Task list
[A] Which applications does the thesis abstract say demand high performance interconnects for high data rate communication? List every one it names.
[B] According to the thesis abstract, in what technology node is the linear power amplifier designed?
[C] Continue the thesis abstract past its final sentence.

The ubiquitous use of electronic devices has led to an explosive increase in the amount of data transfer across the globe. Several applications such as media sharing, cloud computing, Internet of things (IoT), big-data applications demand high performance interconnects to achieve high data rate communication. The mm-wave/terahertz band offers several gigahertz of spectrum for high data rate communication applications. This thesis explores millimeter-wave/terahertz circuits and terahertz systems for various applications in CMOS technology. Some of them include links for personal area networks, wireless backhauls, chip to chip communication (short-range) links in form factor constrained devices (wireless in a box) and also for long-range high-speed communication (using phased arrays or lenses).

In particular, this research explores the feasibility of millimeter-wave/terahertz systems and also the performance of critical blocks such as power amplifiers. A linear power amplifier is designed in a deeply scaled technology node (28 nm) and the various challenges in the design process are discussed. The performance is validated using measurement results and compared across various technology nodes. Non-linear millimeter-wave switching power amplifiers are also explored due to their high efficiencies and a prototype is fabricated to verify the modeling and simulation results.

Data records
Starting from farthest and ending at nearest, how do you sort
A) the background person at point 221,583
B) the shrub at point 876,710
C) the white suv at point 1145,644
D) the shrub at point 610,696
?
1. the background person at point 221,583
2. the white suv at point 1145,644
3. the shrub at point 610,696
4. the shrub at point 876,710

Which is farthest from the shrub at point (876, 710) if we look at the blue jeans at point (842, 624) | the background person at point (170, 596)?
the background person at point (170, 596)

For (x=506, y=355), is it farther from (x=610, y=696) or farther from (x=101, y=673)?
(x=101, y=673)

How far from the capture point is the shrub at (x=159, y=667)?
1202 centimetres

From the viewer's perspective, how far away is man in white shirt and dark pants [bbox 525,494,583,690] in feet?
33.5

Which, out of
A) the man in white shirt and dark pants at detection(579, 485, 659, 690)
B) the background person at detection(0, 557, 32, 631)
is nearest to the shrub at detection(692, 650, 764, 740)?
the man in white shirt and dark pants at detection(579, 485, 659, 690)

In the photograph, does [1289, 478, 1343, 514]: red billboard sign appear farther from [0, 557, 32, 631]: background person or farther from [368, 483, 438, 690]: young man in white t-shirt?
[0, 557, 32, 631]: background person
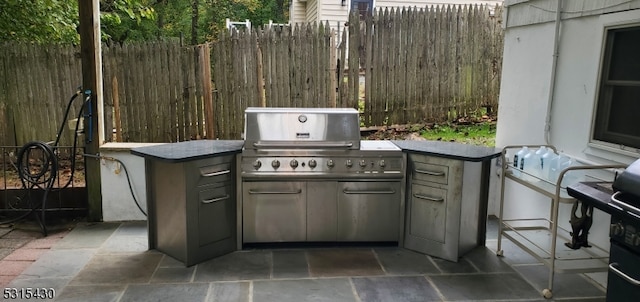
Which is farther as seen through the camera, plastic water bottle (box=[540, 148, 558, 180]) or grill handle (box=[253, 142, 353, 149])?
grill handle (box=[253, 142, 353, 149])

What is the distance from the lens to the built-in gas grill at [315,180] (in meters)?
3.52

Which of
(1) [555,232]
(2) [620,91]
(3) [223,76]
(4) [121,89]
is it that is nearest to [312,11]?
(3) [223,76]

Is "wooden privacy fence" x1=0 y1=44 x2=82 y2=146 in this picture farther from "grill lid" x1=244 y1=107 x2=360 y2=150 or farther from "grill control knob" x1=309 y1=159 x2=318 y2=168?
"grill control knob" x1=309 y1=159 x2=318 y2=168

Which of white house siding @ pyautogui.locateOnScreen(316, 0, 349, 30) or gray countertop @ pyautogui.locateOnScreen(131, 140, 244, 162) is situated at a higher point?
white house siding @ pyautogui.locateOnScreen(316, 0, 349, 30)

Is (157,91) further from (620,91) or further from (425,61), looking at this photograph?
(620,91)

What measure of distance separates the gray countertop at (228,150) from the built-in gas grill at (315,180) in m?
0.18

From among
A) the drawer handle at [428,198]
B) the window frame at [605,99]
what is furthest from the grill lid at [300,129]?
the window frame at [605,99]

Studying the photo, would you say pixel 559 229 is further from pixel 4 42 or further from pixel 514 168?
pixel 4 42

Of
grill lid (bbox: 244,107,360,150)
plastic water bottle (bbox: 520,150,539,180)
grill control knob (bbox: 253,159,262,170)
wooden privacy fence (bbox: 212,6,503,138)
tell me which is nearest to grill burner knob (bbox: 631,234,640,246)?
plastic water bottle (bbox: 520,150,539,180)

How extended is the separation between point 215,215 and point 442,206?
1.70 meters

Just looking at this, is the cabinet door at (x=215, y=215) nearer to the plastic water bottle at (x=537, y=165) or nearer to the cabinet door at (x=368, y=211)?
the cabinet door at (x=368, y=211)

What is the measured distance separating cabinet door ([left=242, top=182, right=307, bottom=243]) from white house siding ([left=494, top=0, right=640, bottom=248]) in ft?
6.32

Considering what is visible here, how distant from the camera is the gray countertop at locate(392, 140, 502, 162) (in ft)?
10.9

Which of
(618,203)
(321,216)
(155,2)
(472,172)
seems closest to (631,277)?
(618,203)
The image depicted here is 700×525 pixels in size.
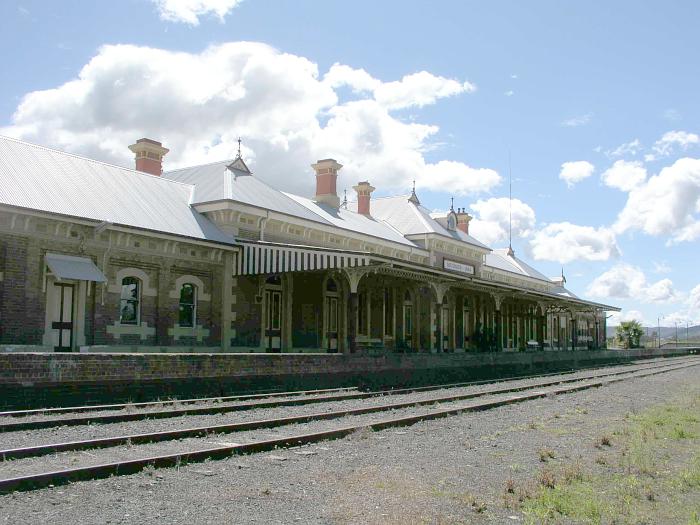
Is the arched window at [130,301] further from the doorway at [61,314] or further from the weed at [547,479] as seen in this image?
the weed at [547,479]

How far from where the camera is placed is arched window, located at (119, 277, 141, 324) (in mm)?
19469

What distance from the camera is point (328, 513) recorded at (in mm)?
5902

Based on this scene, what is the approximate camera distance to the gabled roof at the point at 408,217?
36438mm

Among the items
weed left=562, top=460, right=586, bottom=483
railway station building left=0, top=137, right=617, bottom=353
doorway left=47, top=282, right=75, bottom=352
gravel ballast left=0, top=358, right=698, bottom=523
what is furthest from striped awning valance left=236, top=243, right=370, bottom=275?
weed left=562, top=460, right=586, bottom=483

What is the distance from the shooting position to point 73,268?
17594 mm

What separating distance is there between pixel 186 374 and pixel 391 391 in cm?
522

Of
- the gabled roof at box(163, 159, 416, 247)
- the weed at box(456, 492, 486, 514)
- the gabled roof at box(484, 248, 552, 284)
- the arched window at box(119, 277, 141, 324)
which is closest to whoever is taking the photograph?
the weed at box(456, 492, 486, 514)

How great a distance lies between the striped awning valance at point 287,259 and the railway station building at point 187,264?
4cm

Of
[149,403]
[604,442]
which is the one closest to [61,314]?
[149,403]

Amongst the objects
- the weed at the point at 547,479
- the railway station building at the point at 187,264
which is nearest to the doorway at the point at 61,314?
the railway station building at the point at 187,264

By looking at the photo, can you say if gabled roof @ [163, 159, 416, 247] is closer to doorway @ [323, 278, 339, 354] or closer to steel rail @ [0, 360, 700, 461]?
doorway @ [323, 278, 339, 354]

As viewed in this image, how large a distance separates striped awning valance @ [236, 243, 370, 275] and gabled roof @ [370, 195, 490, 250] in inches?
594

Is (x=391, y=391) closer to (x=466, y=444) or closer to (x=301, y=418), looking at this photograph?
(x=301, y=418)

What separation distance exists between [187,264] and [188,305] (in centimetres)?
124
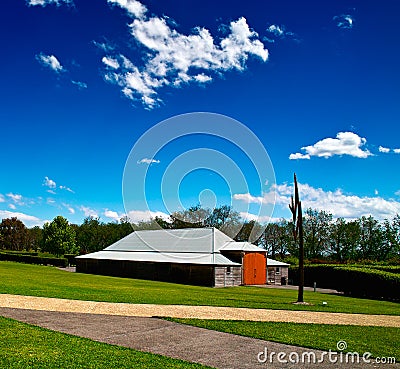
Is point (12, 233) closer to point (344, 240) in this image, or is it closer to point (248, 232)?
point (248, 232)

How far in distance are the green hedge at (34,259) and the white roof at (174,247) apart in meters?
10.8

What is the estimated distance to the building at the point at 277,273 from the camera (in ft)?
123

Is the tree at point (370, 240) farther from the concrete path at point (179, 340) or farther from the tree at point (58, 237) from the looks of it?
the concrete path at point (179, 340)

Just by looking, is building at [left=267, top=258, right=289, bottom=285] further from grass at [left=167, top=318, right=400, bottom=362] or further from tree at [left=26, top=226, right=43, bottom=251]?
tree at [left=26, top=226, right=43, bottom=251]

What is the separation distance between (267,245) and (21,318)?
206ft

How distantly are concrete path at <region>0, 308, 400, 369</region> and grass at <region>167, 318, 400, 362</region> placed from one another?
44 cm

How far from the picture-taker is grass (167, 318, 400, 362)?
30.7 feet

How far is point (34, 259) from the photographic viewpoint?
5509 cm

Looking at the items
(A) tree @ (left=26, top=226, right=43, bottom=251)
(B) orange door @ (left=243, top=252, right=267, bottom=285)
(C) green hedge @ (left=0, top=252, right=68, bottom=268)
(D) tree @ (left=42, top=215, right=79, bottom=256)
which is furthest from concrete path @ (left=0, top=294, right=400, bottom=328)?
(A) tree @ (left=26, top=226, right=43, bottom=251)

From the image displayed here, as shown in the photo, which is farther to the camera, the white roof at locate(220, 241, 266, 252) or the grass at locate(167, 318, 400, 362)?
the white roof at locate(220, 241, 266, 252)

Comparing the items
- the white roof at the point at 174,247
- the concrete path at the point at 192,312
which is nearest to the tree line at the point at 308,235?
the white roof at the point at 174,247

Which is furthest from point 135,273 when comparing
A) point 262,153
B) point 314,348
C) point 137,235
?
point 314,348

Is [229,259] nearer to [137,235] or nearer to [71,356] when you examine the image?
[137,235]

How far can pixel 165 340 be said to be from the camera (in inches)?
367
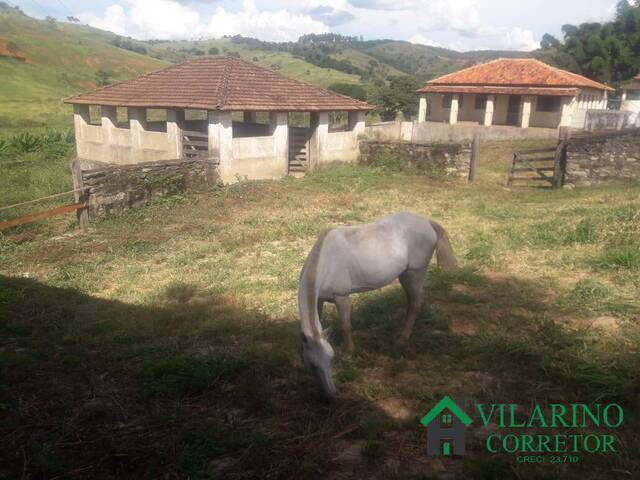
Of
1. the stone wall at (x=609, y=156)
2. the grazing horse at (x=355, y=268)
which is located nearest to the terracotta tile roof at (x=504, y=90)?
the stone wall at (x=609, y=156)

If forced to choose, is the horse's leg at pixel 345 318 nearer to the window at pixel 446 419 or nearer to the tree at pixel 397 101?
the window at pixel 446 419

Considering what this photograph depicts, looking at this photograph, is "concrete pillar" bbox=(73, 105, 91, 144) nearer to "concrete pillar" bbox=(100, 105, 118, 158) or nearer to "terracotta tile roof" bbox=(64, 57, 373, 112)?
"terracotta tile roof" bbox=(64, 57, 373, 112)

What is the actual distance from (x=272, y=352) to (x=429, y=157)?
44.0 feet

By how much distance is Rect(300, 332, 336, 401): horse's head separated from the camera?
171 inches

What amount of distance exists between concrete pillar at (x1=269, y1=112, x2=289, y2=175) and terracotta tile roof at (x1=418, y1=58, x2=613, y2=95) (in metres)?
17.5

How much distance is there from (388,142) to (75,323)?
14.4 metres

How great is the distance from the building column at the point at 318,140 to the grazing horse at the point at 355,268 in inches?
524

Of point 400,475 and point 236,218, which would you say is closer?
point 400,475

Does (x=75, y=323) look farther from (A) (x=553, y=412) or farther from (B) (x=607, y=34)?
(B) (x=607, y=34)

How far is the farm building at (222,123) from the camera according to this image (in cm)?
1620

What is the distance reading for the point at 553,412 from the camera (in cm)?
429

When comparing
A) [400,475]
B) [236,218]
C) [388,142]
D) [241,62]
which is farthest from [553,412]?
[241,62]

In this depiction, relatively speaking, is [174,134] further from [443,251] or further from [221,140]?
[443,251]

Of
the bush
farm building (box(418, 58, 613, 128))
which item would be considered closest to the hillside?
the bush
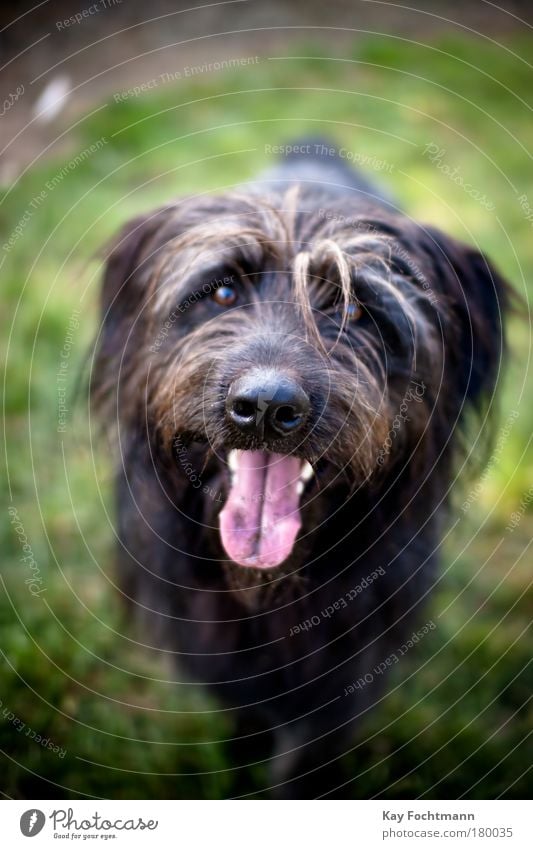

Answers by task
[A]
- Media sharing
- Cloud computing
- Internet of things (IoT)
- Big-data applications

[B] A deeply scaled 28 nm node.

[C]
The ideas and modeling strategies from the individual blocks are used in the design of mm-wave/terahertz transceivers. Simple modulation schemes such as on-off keying, binary phase shift keying and quadrature phase shift keying are used for transmission of data. Two transceiver prototypes with different transmitter and receiver architectures are fabricated in bulk CMOS technology. The system level considerations and architecture choices are discussed. Theoretical analysis of critical blocks with design choices are explained along with their implementation details. The system level measurements from the two transceivers confirm the feasibility of such links at millimeter-wave/terahertz frequencies. The work from this thesis demonstrates the world's first fully functional link at frequencies greater than 200 GHz in CMOS technology.